**Goal of the exercise:** Could you set down exactly the lines in the records below between the line holding "John Seckel Talks" and the line holding "Livro No Time To Die de JD Trafford (Inglês)", inclusive?

**Material for the task:**
⟨

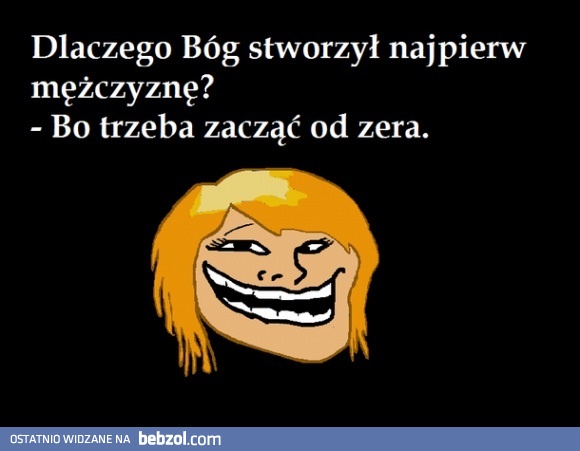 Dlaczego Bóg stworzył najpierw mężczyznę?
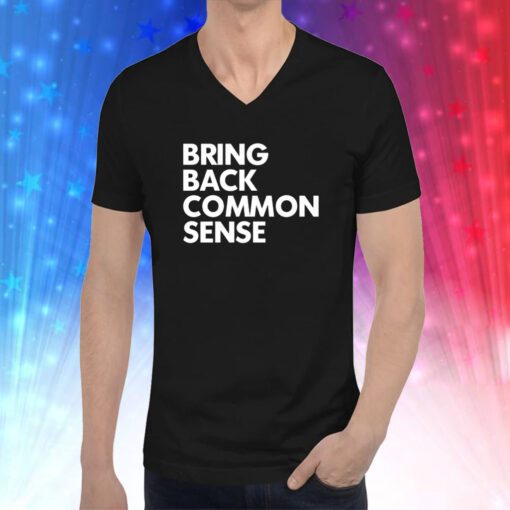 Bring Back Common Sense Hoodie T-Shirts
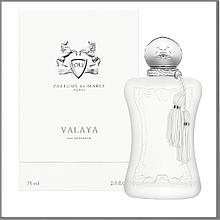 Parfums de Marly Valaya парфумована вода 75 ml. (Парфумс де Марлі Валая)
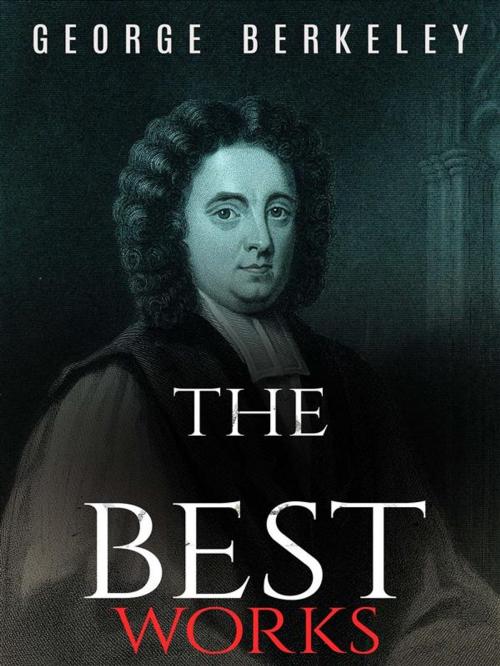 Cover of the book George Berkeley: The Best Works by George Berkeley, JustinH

⟩
⟨

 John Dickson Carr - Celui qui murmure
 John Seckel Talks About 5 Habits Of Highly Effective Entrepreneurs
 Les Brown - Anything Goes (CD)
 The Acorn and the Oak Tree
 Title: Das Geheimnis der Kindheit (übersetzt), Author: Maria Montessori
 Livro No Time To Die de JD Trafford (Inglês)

⟩

**Response area:**
 John Seckel Talks About 5 Habits Of Highly Effective Entrepreneurs
 Les Brown - Anything Goes (CD)
 The Acorn and the Oak Tree
 Title: Das Geheimnis der Kindheit (übersetzt), Author: Maria Montessori
 Livro No Time To Die de JD Trafford (Inglês)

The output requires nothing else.